▶ [Passage]:
start

# question for the bass guys.....



## jeepguyjames (Sep 24, 2008)

Hope every one had a merry Christmas......ok my question......im looking for a good bait cast reel to put on a crank bait rod I just purchased......St croix was running a promotion where if you bought two st croix rods (230 dollars total) they would send you a rage rod for the cost of shipping (19.95).....so I pulled the trigger on a crank bait rod (7ft med-heavy, moderate action, mojo bass) and another st croix I intend to crappie fish with.....im a very avid crappie angler, but decided last year to learn (or attempt to learn) how to bass fish.....started with a few inexpensive setup's just to see if I liked it or not.....now that I realize its somthing I will do on a consistant basis im after a few decent sticks to fish with.....im knlw how to cast a bait cast reel, but I dont know what to look for in a decent one to throw crank baits with.......so what do I look for in a decent bait cast reel to put on a crank bait stick? Any suggestions on what kind to consider would be welcome advice also. Thanks for any input and God bless.


----------



## Marshall (Apr 11, 2004)

Most are gonna tell you a low gear ratio like 5:2:1. If you are gonna throw big crankbaits like a norman dd22 or strike king xd6 then i would say get the 5:2:1 reel. I throw a lot of shallow crankbaits and smaller profile ones like a bandit 200 or rapala dt6. For those smaller cranks i prefer a 6:2:1 ratio. Reason being they are easy to wind in and sometimes speed gets you bit, you can always slow down if you have to. With my slower gear ratio reels if i throw a small bait like the bandit 200 it feels like i am winding my [email protected]@ off. As for reels i like shimano. Chronarch, curado then citica in that order. All are good reels and cast well. The 4 bearing citica can be turned into a 5 bearing reel simply by relpacing a bushing with a bearing in the drive shaft. (easy fix). But honestly it may be hard to tell the difference unless you fish a ton. I have friends that like the revo, they cast well but i don't own one. If it were me i would not get a 50 or 60 dollar reel and expect it to perform like a 120 or 200 dollar reel or last like one. I have shimanos over 10 years old that still perform like new, you just have to take care of them.


----------



## oldstinkyguy (Mar 28, 2010)

I own several different kinds of spinning reels but my baitcasters all have one thing in common. They have the word Shimano written on them. I too have one thats over a decade old that still feels new.


----------



## co-angler (Jan 3, 2010)

I'm with Marshall and OSG, Although Shimano's are not the only bait casters out there, they certainly are a great reel. I personally think a Caenan sounds like the reel for you. It won't break the bank and it casts very well. Like Marshall has stated, higher gear ratios can be slowed and the reel I mentioned has a higher gear ratio. Rick Clunn swears that cranks, especially shallower running ones need reeled in fast! If the pattern proves that you need to slow down, then higher ratio reels allow for this. The Caenan answers all these duties. Remember, it's better to have it and not need it, than to need it and not have it!

end

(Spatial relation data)

start

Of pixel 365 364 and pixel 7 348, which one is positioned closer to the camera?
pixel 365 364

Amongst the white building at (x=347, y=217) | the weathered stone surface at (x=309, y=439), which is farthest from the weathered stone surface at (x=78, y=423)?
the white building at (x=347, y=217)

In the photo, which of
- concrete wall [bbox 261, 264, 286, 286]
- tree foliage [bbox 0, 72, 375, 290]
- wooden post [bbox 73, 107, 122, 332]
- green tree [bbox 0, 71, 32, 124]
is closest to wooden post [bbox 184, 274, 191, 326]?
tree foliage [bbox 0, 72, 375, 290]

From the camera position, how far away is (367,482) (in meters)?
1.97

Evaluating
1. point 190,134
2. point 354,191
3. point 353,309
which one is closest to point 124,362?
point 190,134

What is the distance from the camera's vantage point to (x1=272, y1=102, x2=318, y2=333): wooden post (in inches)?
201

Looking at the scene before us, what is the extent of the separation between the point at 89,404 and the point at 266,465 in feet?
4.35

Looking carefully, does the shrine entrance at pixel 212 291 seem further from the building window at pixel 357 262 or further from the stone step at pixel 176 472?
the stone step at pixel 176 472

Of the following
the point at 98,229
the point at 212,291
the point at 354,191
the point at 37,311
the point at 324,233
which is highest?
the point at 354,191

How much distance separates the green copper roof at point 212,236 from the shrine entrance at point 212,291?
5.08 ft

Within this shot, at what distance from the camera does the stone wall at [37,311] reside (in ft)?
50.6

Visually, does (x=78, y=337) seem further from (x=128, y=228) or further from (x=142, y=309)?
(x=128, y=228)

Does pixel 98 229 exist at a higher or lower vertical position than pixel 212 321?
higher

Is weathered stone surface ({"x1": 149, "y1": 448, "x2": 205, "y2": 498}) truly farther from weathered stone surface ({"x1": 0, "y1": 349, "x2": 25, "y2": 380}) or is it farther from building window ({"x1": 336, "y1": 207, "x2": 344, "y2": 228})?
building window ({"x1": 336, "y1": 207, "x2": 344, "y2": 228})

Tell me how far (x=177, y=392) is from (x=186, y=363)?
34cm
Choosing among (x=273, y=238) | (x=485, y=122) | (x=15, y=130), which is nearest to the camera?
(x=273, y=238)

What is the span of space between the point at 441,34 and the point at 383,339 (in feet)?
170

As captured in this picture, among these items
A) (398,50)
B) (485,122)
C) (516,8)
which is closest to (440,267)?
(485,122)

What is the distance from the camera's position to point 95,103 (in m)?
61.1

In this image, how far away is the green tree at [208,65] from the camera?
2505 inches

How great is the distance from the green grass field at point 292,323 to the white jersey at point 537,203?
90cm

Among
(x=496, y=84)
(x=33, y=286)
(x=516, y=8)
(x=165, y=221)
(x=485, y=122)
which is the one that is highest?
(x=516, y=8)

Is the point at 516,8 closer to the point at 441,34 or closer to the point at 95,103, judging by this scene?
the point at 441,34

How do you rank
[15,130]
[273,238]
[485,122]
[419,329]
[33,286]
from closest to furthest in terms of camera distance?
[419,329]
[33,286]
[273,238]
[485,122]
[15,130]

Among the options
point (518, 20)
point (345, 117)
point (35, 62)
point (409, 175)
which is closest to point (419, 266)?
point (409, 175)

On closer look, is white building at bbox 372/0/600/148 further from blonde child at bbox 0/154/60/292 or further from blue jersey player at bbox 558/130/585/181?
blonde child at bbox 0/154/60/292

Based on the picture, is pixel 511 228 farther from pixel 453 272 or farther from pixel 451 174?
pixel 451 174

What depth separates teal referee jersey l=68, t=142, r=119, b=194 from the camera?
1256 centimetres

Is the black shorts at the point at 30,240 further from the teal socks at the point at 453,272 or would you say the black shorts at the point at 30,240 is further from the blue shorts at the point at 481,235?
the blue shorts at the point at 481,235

end

▶ [What is required]:
Rewrite the reel thread from "I own several" to "still feels new.", changing "baitcasters" to "baitcast reels". You won't need the items for anything here.

▶ [Response for this exercise]:
I own several different kinds of spinning reels but my baitcast reels all have one thing in common. They have the word Shimano written on them. I too have one thats over a decade old that still feels new.